**TEXTAUSZUG**
■ ■ ■

# CD-Cover und Label



## nook (18. Juli 2005)

Guten Morgen allerseits..

Von vielen Seiten habe ich schon gehört, dass man für eine Mediengestalter-Ausbildung auch ruhig den Entwurf eines CD-Covers als Arbeitsprobe mitschicken sollte/kann. Aus diesem Grund dachte ich mir, das mache ich jetzt mal. 
Hier ist ein Entwurf für die Band "3 Corner Circle", in der ich Bass spiele. Die Musik ist teils sehr Temporeich, aber auch sehr melancholisch/melodisch.

Leider hatte ich jetzt keine eigenen Promofotos, sodass ich mich bei Angelina Jolie und Silbermond bedienen musste 

Front-Cover 
Back-Cover 
CD-Label 

Wäre nett, wenn ihr die Bilder mal kritisch unter die Lupe nehmen würdet.
mfg nook

*edit* Ich habe es jetzt geändert. Die größen kamen mir auch irgendwie sehr komisch vor. Ich hatte allerdings gegooglet und nur die angaben 15cm X 11,8cm gefunden. Aber danke für den Hinweis


----------



## Pianoman (18. Juli 2005)

Servus.

■ ■ ■

**GEZEIGTE DATEN**
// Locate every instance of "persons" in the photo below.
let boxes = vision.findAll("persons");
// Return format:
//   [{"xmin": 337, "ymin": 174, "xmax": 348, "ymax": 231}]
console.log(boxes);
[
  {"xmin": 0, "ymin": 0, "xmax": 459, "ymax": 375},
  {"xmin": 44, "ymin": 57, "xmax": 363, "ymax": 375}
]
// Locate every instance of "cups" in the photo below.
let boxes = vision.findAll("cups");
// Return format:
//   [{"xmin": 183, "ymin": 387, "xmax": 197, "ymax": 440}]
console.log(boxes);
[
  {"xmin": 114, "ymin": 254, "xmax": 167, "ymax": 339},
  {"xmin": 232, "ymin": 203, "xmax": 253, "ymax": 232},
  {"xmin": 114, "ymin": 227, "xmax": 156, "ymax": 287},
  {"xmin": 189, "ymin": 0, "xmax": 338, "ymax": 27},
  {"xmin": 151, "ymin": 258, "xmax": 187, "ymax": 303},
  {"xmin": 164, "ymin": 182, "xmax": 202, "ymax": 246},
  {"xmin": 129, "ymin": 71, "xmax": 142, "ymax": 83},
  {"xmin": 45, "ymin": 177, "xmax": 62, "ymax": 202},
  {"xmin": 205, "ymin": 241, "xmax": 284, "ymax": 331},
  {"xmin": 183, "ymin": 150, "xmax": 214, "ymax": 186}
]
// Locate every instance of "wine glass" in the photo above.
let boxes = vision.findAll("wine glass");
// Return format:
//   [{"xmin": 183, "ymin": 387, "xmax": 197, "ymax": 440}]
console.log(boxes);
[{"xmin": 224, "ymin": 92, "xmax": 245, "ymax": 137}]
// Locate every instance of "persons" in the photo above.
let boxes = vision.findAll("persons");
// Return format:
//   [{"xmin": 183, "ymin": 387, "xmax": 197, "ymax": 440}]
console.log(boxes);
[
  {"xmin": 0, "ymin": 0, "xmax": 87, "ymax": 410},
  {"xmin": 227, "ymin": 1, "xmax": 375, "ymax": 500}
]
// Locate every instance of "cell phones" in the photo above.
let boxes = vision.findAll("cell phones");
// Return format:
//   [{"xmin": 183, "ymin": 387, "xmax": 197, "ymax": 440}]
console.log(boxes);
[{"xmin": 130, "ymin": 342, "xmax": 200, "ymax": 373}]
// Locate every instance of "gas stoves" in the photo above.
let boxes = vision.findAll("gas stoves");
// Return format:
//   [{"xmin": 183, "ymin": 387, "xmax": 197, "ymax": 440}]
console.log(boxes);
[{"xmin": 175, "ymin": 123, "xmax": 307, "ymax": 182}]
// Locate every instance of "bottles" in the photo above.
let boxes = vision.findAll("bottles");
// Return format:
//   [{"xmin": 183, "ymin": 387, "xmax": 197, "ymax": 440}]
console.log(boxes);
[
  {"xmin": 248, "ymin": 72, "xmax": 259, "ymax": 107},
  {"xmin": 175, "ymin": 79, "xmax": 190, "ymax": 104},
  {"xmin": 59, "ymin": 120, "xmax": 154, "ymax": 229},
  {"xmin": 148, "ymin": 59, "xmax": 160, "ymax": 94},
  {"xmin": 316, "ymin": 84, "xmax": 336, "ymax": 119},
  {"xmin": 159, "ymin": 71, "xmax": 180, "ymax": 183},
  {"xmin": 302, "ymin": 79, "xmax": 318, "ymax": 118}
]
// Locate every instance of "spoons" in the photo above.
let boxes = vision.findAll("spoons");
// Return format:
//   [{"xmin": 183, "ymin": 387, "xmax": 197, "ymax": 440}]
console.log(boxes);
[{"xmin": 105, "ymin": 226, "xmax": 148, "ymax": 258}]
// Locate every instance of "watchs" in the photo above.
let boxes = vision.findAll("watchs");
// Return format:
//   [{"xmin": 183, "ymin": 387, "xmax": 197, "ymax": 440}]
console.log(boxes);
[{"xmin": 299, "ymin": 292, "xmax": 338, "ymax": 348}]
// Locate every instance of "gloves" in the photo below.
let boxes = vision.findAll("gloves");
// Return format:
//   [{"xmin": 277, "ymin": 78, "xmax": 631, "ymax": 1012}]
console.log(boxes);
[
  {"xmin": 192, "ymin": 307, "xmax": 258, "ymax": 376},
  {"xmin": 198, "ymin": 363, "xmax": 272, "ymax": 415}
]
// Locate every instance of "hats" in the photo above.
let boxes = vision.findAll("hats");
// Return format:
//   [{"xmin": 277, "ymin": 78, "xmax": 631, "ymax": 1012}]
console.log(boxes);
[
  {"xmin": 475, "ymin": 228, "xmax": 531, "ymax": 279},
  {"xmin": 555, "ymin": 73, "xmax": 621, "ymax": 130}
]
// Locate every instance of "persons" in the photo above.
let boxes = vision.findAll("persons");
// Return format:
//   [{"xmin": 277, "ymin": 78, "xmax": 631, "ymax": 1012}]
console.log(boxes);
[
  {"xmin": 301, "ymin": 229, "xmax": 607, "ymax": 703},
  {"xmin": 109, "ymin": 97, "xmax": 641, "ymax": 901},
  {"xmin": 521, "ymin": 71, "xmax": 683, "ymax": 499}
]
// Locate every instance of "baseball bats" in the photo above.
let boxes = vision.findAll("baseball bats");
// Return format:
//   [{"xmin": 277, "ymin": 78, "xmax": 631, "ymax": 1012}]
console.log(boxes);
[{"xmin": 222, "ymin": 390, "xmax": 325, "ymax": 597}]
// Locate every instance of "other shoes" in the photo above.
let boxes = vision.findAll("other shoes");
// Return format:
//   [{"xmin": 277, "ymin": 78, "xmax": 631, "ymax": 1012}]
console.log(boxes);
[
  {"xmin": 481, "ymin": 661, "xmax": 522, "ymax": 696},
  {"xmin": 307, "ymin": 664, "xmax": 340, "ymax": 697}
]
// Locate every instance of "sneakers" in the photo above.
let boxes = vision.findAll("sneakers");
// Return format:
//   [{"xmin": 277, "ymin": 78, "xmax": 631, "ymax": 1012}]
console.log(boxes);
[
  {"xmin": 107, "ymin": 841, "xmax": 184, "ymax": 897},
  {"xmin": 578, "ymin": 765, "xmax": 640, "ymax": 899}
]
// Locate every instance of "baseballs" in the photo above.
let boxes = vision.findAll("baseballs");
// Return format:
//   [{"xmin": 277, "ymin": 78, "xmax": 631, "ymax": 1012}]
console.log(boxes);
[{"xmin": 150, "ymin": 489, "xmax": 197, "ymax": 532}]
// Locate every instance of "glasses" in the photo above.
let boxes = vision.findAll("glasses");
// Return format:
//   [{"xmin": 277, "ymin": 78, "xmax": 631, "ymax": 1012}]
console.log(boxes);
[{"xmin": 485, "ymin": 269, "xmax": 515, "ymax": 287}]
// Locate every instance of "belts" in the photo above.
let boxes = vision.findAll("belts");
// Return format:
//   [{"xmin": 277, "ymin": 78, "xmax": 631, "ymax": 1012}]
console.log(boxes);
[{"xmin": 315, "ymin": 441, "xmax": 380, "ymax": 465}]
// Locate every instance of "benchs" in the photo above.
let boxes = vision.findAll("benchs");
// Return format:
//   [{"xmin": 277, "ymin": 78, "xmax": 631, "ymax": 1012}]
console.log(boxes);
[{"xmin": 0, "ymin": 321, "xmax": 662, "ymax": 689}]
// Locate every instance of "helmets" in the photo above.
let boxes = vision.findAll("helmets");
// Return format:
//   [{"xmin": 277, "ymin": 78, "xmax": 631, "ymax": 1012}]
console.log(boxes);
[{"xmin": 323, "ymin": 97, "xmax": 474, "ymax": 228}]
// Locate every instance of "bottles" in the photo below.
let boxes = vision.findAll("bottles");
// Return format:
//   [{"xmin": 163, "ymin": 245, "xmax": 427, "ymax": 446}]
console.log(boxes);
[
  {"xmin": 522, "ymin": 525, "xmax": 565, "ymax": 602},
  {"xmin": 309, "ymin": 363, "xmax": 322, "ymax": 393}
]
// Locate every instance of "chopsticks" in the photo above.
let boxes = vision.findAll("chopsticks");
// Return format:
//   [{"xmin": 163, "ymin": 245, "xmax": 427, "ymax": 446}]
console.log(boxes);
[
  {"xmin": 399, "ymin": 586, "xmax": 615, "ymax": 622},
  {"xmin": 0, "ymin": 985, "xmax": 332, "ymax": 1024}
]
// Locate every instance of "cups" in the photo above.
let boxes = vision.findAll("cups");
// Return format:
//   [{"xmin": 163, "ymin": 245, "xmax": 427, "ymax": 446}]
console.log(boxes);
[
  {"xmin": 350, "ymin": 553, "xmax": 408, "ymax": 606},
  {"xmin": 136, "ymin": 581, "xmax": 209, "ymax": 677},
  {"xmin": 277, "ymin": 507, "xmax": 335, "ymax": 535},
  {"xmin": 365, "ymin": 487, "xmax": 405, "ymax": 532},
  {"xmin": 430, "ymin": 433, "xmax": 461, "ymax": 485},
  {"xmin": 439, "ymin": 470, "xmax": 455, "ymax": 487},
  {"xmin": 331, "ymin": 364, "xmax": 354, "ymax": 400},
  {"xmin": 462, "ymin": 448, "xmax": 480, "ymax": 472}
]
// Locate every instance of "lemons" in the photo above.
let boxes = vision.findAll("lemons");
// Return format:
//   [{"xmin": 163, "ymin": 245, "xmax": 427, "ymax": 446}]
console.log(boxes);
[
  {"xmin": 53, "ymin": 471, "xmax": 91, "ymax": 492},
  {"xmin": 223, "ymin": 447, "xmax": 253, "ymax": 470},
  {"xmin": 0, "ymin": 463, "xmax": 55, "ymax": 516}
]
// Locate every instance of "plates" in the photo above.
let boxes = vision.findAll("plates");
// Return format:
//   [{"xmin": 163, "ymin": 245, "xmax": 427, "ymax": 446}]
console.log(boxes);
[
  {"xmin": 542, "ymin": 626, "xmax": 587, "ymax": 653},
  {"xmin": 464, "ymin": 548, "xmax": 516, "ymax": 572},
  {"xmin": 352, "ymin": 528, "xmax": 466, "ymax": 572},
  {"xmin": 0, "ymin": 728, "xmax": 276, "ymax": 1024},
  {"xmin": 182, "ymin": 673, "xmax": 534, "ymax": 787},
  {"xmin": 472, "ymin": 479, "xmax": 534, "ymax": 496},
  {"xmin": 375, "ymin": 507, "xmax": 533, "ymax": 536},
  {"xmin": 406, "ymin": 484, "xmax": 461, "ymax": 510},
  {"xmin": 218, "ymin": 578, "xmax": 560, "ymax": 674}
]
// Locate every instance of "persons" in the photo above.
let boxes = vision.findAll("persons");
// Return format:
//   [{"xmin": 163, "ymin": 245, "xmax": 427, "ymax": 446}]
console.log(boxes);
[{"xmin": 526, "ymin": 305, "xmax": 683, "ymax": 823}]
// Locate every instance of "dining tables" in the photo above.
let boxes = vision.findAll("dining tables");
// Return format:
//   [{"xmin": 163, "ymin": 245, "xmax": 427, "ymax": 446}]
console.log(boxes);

■ ■ ■

**AUFGABEN ZUR ÜBUNG**
A) Gib aus dem Text über CD-Cover und Label die Stelle von „## nook (18.“ bis „auch sehr melancholisch/melodisch.“ wörtlich wieder.
B) Führe den Text über CD-Cover und Label im Anschluss an seinen letzten Satz weiter.

**LÖSUNGEN IM ÜBERBLICK**
A)
## nook (18. Juli 2005)

Guten Morgen allerseits..

Von vielen Seiten habe ich schon gehört, dass man für eine Mediengestalter-Ausbildung auch ruhig den Entwurf eines CD-Covers als Arbeitsprobe mitschicken sollte/kann. Aus diesem Grund dachte ich mir, das mache ich jetzt mal. 
Hier ist ein Entwurf für die Band "3 Corner Circle", in der ich Bass spiele. Die Musik ist teils sehr Temporeich, aber auch sehr melancholisch/melodisch.

B)
Als zuküftiger Mediengestalter solltest Du (vor Allem, wenn's als Arbeitsprobe dienen soll) drauf achten, daß die Formate stimmen. Und ein CD-Cover hat 120x120 mm ist also quadratisch. Zu den Inhalten selber kann ich Dir noch nix sagen, ich laß es mal auf mich wirken 

Grüße.


----------



## versuch13 (18. Juli 2005)

Hi, ist nicht schlecht. Es wirkt ein wenig zu unsauber. Und das Logo zieht alles etwas runter denke ich. Aber vom Stil her ist es nicht schlecht. 

 Gruß


----------



## nook (18. Juli 2005)

Hallo, entschuldige, aber ich versteh nicht direkt, was du sagen willst. Zu "unsauber"; damit meinst du sicherlich nicht "grunge", oder?
Und "das logo ziehts runter" heißt? Es gefällt dir nicht?


----------



## AKrebs70 (18. Juli 2005)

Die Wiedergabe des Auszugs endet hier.